De gemeenteraad van Utrecht heeft de regeling om lokale belastingen kwijt te schelden ruimer gemaakt dan de landelijke regeling. De regering heeft dat besluit van de gemeenteraad vernietigd. De gemeente is in beroep gegaan en de Afdeling bestuursrechtspraak van de Raad van State heeft geoordeeld dat de vernietiging door de regering terecht is.
Dat meldt de Raad van State. De gemeenteraad van Utrecht wil de lokale belasting voor inwoners met een laag inkomen kwijtschelden. Een van de zaken waarnaar wordt gekeken bij de aanvraag is de hoogte van het spaargeld. De gemeenteraad heeft dit bedrag hoger vastgesteld. De regering heeft daarop het besluit vernietigd. De regering wil dat kwijtschelding van gemeentelijke belastingen in heel Nederland binnen dezelfde grenzen plaatsvindt.
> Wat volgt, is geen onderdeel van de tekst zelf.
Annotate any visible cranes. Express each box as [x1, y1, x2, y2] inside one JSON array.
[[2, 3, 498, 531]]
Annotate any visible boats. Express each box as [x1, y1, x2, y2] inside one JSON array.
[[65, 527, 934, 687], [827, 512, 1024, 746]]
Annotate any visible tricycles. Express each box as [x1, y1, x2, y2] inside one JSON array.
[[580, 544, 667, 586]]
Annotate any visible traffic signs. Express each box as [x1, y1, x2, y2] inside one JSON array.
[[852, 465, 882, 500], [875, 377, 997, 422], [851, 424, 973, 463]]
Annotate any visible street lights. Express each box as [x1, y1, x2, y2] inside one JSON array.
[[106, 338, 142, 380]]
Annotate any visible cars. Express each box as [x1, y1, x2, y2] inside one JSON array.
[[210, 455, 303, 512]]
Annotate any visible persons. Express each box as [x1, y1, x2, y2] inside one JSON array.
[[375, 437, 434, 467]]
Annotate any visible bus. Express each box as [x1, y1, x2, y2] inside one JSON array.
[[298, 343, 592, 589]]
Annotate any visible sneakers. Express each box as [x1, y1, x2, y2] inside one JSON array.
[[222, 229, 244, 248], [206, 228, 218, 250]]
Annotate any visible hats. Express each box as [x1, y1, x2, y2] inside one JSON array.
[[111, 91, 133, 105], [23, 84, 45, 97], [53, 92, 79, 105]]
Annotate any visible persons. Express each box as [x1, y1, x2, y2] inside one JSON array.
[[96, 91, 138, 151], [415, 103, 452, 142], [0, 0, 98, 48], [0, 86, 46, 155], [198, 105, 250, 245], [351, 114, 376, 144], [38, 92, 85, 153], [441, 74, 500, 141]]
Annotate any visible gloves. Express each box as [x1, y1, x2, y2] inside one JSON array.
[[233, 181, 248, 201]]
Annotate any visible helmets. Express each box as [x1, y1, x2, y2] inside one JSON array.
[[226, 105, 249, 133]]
De Afdeling bestuursrechtspraak heeft begrip voor de wens van de gemeente Utrecht dat inwoners met een laag inkomen een financiële buffer kunnen opbouwen voor onverwachte uitgaven. Over de hoogte van die buffer is een politieke discussie gaande. Dit heeft tot nu toe niet geleid tot een wijziging van de landelijke regels over kwijtschelding.
De Tweede Kamer heeft in moties opgeroepen te regels te herzien, maar dat betekent niet dat Utrecht daarop vooruit mag lopen. De vrijstelling voor spaargeld kan in de toekomst worden verhoogd. Dat moet de landelijke wetgever doen, niet de gemeenteraad, aldus de Afdeling bestuursrechtspraak.